🤖 AI Summary
This work addresses the challenge of generating temporally and geometrically coherent videos between synchronized third-person (exo) and first-person (ego) views, which often suffer from spatiotemporal and geometric discontinuities. To this end, the authors propose Syn2Seq-Forcing, a novel framework that unifies cross-view video generation as a single continuous sequence modeling task. By constructing interpolation signals between source and target videos and leveraging diffusion sequence models—such as Diffusion Forcing Transformers—the method directly learns smooth inter-frame transitions without relying on explicit pose interpolation, thereby mitigating temporal jitters during viewpoint switches.
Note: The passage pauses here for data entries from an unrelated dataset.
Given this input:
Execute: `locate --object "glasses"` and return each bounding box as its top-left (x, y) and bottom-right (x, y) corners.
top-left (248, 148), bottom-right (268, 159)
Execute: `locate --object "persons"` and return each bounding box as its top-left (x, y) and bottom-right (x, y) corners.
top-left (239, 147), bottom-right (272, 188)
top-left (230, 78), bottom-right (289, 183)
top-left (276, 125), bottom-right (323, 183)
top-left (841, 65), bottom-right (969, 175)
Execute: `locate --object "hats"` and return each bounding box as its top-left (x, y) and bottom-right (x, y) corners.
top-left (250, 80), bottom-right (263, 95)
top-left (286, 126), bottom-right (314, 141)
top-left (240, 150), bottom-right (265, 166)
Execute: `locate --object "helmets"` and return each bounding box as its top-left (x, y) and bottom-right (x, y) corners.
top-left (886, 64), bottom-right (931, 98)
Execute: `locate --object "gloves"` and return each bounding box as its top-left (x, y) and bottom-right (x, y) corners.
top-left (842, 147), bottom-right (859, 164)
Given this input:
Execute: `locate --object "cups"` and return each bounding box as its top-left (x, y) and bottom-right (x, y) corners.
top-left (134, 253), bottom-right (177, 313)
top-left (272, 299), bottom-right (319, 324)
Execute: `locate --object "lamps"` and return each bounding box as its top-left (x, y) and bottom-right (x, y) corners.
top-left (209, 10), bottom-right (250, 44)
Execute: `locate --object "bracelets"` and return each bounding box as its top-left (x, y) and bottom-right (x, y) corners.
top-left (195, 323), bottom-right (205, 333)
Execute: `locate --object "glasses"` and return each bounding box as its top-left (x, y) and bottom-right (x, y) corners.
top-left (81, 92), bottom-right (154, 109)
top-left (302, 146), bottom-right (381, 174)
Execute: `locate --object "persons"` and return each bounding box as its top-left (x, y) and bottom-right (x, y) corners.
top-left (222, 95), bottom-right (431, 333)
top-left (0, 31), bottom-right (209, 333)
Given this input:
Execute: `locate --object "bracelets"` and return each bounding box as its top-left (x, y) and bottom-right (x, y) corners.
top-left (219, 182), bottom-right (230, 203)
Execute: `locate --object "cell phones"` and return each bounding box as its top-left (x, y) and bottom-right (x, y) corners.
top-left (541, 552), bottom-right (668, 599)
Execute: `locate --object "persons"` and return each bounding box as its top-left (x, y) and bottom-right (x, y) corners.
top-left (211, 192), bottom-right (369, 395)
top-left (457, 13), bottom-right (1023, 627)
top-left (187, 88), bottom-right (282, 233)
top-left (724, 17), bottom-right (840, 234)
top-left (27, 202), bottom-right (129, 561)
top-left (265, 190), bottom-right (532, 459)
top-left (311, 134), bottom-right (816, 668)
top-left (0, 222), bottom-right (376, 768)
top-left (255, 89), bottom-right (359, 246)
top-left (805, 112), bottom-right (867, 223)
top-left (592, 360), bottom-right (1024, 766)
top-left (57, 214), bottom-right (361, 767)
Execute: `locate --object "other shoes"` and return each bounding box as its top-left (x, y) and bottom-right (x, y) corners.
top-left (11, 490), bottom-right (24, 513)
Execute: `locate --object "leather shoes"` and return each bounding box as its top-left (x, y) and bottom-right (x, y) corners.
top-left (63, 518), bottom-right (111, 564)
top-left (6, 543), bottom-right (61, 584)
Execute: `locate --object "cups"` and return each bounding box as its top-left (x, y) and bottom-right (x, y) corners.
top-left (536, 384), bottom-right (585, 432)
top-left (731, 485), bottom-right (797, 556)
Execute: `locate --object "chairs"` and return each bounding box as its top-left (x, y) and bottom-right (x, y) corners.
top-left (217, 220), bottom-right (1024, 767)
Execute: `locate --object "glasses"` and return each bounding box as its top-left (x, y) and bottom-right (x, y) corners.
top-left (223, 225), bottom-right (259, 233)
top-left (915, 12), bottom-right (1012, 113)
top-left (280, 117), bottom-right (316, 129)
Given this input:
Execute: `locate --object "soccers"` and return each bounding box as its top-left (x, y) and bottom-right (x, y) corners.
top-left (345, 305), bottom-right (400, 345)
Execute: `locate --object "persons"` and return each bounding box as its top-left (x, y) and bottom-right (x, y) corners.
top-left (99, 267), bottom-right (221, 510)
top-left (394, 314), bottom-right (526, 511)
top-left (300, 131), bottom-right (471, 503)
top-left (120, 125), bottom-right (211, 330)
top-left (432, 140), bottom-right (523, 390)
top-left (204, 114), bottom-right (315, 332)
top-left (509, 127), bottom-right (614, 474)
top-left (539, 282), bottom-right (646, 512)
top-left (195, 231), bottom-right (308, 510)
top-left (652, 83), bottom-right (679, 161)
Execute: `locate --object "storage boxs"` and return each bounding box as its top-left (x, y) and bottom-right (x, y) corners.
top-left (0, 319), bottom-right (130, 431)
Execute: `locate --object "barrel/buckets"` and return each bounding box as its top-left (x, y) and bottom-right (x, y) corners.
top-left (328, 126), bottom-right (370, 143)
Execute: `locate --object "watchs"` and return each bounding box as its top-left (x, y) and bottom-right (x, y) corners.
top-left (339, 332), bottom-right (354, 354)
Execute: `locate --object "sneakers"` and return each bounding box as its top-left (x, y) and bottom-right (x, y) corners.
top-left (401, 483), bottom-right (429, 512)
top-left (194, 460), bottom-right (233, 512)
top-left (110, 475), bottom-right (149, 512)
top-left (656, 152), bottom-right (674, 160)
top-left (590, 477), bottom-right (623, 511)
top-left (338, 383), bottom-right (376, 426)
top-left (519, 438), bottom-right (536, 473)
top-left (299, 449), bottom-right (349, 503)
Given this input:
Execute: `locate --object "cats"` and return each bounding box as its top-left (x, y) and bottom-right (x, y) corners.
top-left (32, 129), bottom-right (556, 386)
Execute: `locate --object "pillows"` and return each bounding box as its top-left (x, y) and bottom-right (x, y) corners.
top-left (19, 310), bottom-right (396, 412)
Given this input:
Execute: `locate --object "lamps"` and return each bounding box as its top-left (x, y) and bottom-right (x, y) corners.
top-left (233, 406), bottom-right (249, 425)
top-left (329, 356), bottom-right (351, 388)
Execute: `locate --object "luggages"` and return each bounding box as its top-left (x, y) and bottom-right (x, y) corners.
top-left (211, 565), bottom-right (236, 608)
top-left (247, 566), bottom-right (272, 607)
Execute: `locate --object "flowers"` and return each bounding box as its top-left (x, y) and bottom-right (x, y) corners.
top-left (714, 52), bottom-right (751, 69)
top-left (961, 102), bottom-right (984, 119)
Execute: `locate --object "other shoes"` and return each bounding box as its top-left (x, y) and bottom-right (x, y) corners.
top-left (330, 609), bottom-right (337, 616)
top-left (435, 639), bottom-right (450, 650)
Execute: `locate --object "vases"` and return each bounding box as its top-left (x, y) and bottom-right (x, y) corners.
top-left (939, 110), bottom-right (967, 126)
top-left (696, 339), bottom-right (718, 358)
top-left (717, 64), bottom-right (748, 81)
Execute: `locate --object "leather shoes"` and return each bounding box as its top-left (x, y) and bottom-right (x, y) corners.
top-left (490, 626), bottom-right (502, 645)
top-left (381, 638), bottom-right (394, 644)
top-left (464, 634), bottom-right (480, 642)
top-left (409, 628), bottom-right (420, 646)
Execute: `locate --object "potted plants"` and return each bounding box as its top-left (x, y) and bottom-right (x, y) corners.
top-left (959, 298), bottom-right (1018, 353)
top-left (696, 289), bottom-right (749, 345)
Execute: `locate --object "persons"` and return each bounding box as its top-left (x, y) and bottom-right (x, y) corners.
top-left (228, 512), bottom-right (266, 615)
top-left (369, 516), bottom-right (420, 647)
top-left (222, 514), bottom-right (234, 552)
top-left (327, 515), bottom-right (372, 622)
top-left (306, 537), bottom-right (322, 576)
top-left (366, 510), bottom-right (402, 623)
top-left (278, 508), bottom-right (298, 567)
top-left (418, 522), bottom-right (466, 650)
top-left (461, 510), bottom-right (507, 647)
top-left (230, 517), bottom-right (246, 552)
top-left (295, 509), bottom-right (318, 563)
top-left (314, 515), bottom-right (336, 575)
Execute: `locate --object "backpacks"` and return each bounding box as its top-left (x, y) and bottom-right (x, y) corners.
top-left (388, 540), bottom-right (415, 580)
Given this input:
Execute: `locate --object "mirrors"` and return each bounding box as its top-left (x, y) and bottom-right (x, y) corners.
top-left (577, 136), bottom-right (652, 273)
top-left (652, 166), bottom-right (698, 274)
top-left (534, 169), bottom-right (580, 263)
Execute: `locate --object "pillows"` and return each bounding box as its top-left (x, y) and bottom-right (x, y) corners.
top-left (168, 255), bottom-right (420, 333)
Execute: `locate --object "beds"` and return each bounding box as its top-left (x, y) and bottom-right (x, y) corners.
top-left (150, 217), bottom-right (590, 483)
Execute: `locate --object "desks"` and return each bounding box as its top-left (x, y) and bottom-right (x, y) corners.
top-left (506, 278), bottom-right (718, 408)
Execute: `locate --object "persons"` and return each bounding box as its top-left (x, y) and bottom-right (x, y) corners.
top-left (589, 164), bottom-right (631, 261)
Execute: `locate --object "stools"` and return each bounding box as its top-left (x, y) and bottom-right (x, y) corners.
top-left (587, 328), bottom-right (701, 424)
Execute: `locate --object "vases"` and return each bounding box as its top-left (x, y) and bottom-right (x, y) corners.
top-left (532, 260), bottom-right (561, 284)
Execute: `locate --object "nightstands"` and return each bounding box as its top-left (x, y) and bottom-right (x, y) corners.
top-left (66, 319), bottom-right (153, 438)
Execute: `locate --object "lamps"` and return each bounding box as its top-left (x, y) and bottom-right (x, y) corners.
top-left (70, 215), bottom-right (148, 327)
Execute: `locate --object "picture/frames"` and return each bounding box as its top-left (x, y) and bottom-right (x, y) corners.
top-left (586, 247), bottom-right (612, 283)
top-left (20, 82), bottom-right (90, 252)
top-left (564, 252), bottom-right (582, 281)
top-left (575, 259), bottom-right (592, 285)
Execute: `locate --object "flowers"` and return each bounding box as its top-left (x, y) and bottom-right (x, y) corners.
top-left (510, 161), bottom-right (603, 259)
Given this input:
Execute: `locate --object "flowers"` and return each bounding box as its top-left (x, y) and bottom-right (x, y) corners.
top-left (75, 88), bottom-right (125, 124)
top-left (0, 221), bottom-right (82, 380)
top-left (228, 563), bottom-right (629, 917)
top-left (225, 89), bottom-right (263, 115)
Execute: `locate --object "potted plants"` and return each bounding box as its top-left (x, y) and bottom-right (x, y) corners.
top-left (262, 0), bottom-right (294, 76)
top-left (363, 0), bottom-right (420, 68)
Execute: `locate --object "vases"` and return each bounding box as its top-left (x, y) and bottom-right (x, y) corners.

The approach significantly enhances both temporal coherence and visual quality of the generated videos, establishing a general and scalable foundation for bidirectional Exo↔Ego synthesis.
📝 Abstract
Exo-to-Ego video generation aims to synthesize a first-person video from a synchronized third-person view and corresponding camera poses. While paired supervision is available, synchronized exo-ego data inherently introduces substantial spatio-temporal and geometric discontinuities, violating the smooth-motion assumptions of standard video generation benchmarks. We identify this synchronization-induced jump as the central challenge and propose Syn2Seq-Forcing, a sequential formulation that interpolates between the source and target videos to form a single continuous signal. By reframing Exo2Ego as sequential signal modeling rather than a conventional condition-output task, our approach enables diffusion-based sequence models, e.g. Diffusion Forcing Transformers (DFoT), to capture coherent transitions across frames more effectively. Empirically, we show that interpolating only the videos, without performing pose interpolation already produces significant improvements, emphasizing that the dominant difficulty arises from spatio-temporal discontinuities. Beyond immediate performance gains, this formulation establishes a general and flexible framework capable of unifying both Exo2Ego and Ego2Exo generation within a single continuous sequence model, providing a principled foundation for future research in cross-view video synthesis.